Tapingo
- Website type: Subsidiary
- Founded: 2012; 14 years ago
- Dissolved: 2019; 7 years ago
- Successor: Grubhub Campus Dining
- Headquarters: San Francisco, California
- Area served: United States and Canada
- Founders: Daniel Almog; Udi Oster;
- Industry: Online food ordering
- Website: home.tapingo.com
- Native clients on: iOS and Android

= Tapingo =

Mobile food delivery app

Tapingo was an American mobile commerce application that offers advance ordering for pickup and food delivery services for college campuses. The company was acquired by Grubhub in September 2018 for approximately $150 million. Following the acquisition, Tapingo’s campus-ordering functionality was integrated into the Grubhub app (Grubhub Campus Dining) and the Tapingo service was discontinued during 2019.

Tapingo is differentiated from other on-demand delivery/logistics companies, such as Waiter.com, Postmates, or DoorDash, by focusing its efforts on serving the college market. Through Tapingo, users can browse menus, place orders, pay for the meal and schedule the pickup or have it delivered. On certain campuses, students are able to use their university's meal dollars to pay for food.
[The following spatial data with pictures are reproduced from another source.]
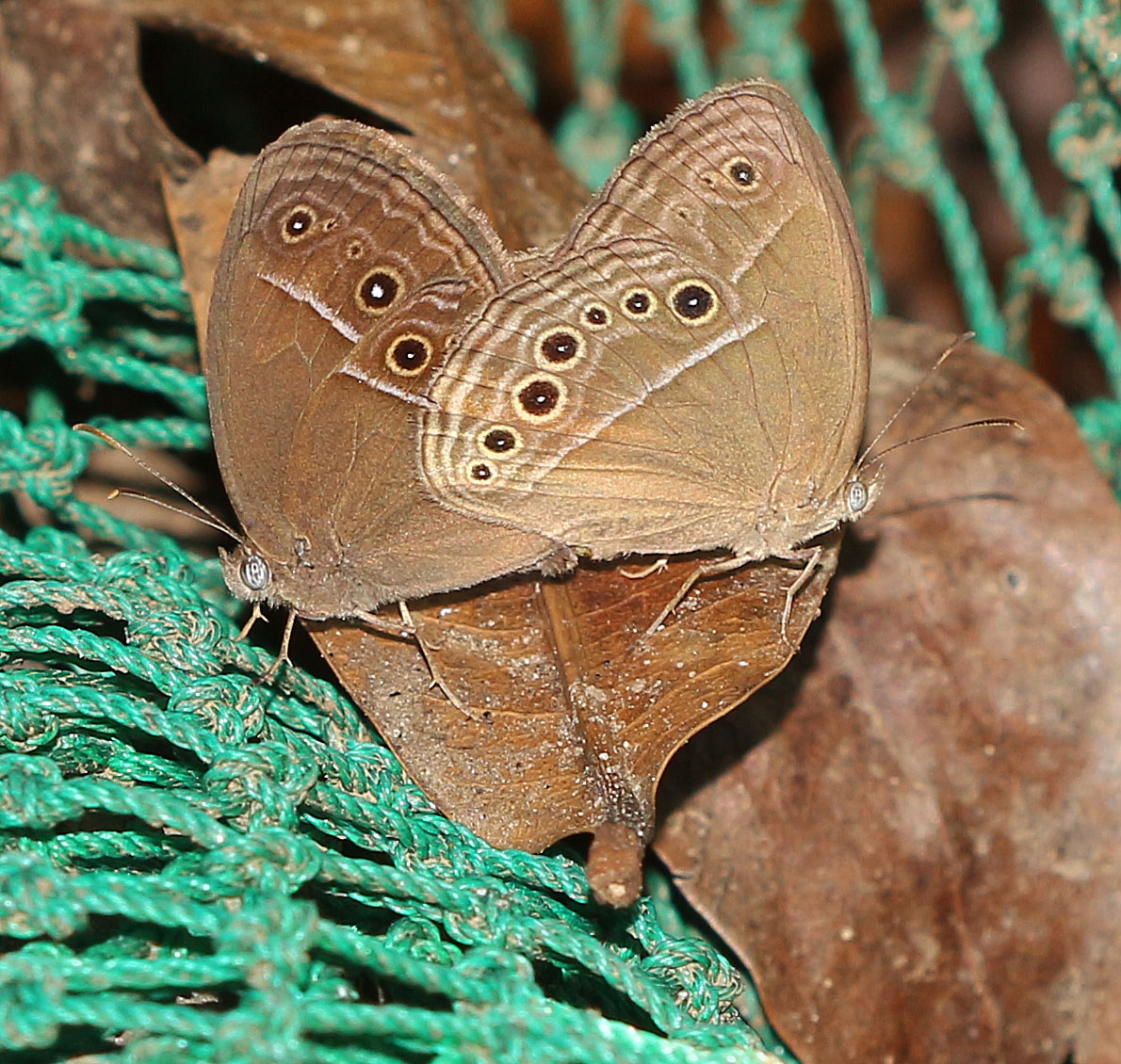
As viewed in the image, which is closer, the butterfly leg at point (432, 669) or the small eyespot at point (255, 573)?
the butterfly leg at point (432, 669)

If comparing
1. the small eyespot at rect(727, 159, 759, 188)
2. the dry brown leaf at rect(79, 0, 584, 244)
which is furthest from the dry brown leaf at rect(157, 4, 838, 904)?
the dry brown leaf at rect(79, 0, 584, 244)

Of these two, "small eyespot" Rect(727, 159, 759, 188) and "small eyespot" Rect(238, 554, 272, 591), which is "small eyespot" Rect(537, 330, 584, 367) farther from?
"small eyespot" Rect(238, 554, 272, 591)

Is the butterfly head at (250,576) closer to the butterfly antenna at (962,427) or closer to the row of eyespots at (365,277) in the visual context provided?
the row of eyespots at (365,277)

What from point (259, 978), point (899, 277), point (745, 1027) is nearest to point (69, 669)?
point (259, 978)

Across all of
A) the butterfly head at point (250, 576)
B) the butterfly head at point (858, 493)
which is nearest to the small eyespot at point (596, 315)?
the butterfly head at point (858, 493)

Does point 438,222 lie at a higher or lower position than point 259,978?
higher

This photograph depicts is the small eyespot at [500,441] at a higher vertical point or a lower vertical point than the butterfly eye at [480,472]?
higher

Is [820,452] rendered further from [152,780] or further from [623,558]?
[152,780]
In the spring of 2012, Tapingo first launched its services on five campuses (Santa Clara University, Loyola Marymount University, Biola University, the University of Maine, and California Lutheran University), and has since expanded to more than 200 college campuses across the U.S. and Canada, serving 100 markets. To date, Tapingo has received venture funding from Carmel Ventures, Khosla Ventures, Kinzon Capital, DCM Ventures and Qualcomm Ventures.

In fall 2015, Tapingo announced expansion plans through major partnership deals with national brands like Chipotle Mexican Grill and 7-Eleven, regional restaurants such as Taco Bueno, and global foodservice provider Aramark.